__WHAT THE TASK REQUIRES__. Repeat exactly the lines of the listing from the line containing "At what distance from the open" through its last line, and nothing beyond them.

# Start of ROWS

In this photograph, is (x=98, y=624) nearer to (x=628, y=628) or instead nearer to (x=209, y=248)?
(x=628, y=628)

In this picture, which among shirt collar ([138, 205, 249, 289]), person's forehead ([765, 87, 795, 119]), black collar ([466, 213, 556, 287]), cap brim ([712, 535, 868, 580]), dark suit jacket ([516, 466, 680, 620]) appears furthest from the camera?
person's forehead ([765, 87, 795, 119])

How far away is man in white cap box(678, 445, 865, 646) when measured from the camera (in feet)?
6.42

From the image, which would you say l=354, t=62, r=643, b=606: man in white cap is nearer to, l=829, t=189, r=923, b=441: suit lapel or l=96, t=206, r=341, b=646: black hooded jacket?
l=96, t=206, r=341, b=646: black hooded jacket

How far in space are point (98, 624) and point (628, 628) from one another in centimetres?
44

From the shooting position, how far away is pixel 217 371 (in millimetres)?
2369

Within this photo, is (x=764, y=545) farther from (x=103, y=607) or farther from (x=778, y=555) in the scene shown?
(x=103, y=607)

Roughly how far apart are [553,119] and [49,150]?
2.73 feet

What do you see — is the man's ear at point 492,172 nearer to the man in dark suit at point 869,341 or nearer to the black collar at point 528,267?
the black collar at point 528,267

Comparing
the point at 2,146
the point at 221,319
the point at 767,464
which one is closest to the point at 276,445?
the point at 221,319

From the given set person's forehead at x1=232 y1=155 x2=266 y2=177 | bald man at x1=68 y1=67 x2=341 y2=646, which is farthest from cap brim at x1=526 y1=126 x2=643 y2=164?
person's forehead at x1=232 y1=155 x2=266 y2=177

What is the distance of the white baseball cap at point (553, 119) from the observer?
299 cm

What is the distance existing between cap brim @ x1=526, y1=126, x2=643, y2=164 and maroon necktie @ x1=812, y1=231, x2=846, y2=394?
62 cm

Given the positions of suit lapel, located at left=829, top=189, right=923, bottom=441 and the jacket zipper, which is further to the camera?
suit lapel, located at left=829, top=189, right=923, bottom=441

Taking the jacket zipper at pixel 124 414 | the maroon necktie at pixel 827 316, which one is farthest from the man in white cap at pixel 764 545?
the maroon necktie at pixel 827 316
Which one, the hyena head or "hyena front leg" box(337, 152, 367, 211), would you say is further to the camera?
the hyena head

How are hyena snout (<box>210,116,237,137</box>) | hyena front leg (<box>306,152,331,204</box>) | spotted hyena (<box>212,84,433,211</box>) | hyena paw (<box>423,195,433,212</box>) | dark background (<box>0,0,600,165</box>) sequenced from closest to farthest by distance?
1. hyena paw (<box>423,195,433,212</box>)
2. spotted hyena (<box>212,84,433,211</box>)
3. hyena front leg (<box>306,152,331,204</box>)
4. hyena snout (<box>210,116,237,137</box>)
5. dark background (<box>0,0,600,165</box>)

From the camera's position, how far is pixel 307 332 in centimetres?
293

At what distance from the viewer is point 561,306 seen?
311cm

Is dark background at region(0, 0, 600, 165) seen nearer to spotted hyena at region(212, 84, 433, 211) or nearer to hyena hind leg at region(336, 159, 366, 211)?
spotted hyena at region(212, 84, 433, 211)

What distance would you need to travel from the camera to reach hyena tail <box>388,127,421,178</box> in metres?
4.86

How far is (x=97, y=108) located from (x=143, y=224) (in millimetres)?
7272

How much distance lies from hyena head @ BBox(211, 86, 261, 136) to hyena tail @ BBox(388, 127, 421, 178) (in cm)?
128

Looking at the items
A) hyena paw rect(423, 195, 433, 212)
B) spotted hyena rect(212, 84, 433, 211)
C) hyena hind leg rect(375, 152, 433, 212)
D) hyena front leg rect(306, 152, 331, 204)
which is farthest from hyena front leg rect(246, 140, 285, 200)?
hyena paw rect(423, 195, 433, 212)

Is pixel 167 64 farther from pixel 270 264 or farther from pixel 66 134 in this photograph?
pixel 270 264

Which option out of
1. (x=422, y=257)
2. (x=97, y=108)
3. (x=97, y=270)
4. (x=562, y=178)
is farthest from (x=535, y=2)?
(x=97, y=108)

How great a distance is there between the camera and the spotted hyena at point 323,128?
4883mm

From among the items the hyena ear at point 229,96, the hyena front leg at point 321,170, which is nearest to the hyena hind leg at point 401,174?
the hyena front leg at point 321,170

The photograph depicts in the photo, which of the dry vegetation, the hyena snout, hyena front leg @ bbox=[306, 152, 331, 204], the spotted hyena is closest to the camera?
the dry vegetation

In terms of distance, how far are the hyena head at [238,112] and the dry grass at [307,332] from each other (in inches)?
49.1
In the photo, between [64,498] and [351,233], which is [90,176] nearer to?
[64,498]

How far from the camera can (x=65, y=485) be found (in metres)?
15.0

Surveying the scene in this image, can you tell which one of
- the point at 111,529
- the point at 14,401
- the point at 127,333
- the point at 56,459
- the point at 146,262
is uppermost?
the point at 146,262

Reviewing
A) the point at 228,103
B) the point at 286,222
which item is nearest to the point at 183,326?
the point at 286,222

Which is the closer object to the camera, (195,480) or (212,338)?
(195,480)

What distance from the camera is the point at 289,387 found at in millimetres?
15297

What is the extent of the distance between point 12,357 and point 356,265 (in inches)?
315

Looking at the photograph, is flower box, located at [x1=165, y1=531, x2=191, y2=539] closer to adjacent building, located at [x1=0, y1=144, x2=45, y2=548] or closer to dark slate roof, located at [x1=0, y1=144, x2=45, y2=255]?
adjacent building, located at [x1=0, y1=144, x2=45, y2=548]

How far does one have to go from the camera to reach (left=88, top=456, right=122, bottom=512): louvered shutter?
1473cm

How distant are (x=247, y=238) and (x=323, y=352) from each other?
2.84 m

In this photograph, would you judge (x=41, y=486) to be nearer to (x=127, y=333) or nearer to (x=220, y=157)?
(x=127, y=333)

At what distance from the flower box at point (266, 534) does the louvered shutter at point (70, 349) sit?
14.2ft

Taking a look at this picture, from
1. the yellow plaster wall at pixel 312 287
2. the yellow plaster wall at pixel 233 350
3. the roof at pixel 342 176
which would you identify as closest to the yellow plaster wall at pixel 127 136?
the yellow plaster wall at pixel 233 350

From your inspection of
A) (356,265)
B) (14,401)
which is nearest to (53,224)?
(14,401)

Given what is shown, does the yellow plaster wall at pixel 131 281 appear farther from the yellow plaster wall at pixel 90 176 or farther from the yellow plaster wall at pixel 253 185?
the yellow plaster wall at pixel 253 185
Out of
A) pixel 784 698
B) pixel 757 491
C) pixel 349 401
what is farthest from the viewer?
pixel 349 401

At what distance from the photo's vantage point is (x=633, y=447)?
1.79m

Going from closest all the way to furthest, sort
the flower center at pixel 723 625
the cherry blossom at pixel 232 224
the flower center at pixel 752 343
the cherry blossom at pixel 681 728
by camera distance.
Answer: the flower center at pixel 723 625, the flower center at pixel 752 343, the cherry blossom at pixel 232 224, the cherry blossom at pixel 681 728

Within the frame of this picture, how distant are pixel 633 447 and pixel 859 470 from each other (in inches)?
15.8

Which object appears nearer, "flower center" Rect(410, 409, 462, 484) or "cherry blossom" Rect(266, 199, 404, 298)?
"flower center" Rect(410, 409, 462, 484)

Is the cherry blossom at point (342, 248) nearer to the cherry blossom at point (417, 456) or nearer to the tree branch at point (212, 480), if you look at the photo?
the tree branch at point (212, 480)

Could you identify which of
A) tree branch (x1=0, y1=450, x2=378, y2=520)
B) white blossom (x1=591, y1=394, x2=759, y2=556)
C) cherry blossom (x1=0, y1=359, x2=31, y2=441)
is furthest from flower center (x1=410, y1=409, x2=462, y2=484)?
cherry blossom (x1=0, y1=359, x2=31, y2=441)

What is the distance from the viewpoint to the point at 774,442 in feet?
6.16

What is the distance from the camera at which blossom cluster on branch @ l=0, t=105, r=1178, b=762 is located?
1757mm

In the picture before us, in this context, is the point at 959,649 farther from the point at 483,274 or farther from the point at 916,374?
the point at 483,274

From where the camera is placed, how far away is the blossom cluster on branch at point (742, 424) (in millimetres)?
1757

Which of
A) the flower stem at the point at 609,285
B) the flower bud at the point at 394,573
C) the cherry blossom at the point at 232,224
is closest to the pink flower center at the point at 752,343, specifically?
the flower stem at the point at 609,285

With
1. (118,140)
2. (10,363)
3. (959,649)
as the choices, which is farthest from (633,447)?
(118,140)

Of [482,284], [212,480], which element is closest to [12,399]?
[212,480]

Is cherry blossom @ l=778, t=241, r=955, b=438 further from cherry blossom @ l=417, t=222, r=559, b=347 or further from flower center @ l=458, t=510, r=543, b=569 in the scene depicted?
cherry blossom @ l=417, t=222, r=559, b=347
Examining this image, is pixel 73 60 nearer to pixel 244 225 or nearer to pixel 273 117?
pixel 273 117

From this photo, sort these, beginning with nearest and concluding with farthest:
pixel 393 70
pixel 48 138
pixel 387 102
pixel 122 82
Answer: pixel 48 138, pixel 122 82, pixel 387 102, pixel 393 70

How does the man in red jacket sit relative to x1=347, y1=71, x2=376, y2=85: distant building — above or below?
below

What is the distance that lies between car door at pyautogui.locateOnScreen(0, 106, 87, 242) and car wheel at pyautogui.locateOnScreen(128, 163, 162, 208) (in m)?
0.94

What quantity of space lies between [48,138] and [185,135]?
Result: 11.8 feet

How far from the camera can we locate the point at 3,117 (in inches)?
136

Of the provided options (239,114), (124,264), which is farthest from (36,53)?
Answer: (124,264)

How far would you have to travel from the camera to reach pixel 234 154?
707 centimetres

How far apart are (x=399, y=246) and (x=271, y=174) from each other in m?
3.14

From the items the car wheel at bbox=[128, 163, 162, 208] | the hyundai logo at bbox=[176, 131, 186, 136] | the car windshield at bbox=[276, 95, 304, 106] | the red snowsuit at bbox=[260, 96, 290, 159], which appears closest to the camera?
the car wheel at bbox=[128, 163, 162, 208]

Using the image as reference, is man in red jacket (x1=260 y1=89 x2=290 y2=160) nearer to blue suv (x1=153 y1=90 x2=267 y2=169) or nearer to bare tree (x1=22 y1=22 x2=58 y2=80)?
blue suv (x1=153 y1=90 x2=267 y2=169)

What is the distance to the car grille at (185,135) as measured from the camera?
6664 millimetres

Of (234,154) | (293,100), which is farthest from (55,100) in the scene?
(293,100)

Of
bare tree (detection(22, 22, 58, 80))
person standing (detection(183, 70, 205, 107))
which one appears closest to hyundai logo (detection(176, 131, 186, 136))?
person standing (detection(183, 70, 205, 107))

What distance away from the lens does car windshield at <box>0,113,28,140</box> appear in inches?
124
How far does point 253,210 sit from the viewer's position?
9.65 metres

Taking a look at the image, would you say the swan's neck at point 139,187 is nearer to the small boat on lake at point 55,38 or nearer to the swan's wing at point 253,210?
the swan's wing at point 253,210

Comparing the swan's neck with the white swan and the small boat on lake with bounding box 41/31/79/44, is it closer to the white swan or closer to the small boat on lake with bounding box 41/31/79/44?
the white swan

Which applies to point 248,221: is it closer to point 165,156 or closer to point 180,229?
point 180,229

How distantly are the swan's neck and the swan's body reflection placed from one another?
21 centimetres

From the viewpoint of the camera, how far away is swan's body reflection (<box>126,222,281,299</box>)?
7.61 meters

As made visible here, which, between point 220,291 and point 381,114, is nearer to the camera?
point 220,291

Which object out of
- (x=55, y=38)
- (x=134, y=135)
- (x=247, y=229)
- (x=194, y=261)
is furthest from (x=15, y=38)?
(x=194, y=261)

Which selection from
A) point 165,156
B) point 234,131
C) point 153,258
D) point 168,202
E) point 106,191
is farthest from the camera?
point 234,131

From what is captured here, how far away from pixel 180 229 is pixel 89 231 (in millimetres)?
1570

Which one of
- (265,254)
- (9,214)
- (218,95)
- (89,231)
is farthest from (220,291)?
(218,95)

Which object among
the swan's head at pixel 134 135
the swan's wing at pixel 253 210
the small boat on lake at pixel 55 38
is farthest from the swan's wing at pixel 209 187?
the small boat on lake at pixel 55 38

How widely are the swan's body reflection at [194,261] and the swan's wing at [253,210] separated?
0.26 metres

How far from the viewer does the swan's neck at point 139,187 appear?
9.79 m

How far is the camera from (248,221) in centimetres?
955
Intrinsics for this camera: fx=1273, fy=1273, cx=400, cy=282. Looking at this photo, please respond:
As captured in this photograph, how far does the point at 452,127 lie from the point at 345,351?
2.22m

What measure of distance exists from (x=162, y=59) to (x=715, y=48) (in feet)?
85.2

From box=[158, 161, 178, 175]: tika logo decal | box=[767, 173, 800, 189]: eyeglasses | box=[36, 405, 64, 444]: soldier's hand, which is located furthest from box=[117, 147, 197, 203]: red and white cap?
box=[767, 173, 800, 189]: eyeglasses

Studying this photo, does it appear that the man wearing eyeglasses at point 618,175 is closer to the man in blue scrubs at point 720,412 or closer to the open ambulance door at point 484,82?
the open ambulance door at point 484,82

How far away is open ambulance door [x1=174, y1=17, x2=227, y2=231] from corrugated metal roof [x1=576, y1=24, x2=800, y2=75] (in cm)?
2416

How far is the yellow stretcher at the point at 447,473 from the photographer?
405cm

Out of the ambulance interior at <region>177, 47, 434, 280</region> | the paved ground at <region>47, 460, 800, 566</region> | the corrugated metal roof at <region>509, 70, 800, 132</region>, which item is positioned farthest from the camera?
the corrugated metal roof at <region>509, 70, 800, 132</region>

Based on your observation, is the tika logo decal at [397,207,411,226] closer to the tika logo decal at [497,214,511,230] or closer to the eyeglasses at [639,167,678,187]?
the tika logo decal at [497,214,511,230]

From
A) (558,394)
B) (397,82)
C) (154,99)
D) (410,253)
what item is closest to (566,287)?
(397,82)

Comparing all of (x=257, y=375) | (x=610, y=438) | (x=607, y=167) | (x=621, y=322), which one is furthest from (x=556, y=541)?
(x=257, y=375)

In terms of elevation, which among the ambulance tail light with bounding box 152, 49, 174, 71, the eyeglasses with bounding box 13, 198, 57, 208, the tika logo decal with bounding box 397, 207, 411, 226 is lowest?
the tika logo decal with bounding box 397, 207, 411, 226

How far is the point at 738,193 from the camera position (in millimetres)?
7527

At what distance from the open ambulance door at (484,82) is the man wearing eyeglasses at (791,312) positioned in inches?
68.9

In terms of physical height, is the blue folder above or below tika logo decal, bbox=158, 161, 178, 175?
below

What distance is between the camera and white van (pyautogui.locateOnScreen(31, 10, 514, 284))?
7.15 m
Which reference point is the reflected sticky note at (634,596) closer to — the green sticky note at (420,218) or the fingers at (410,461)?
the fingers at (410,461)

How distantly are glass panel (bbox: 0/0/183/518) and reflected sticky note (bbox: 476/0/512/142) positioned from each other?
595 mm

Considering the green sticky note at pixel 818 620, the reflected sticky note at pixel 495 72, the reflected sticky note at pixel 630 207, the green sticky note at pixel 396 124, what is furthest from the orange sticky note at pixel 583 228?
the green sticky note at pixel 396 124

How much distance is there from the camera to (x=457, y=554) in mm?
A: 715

# End of ROWS

__RESPONSE__.
At what distance from the open ambulance door at (484,82) is the man wearing eyeglasses at (791,312) positioned in inches?
68.9

In terms of physical height, is the blue folder above or below tika logo decal, bbox=158, 161, 178, 175?
below

What distance is between the camera and white van (pyautogui.locateOnScreen(31, 10, 514, 284))?
7.15 m
Which reference point is the reflected sticky note at (634,596) closer to — the green sticky note at (420,218) or the fingers at (410,461)?
the fingers at (410,461)

How distantly are glass panel (bbox: 0/0/183/518) and reflected sticky note (bbox: 476/0/512/142) positioned from each other?
595 mm

Considering the green sticky note at pixel 818 620, the reflected sticky note at pixel 495 72, the reflected sticky note at pixel 630 207, the green sticky note at pixel 396 124, what is furthest from the orange sticky note at pixel 583 228?
the green sticky note at pixel 396 124

How much distance is there from the camera to (x=457, y=554) in mm?
A: 715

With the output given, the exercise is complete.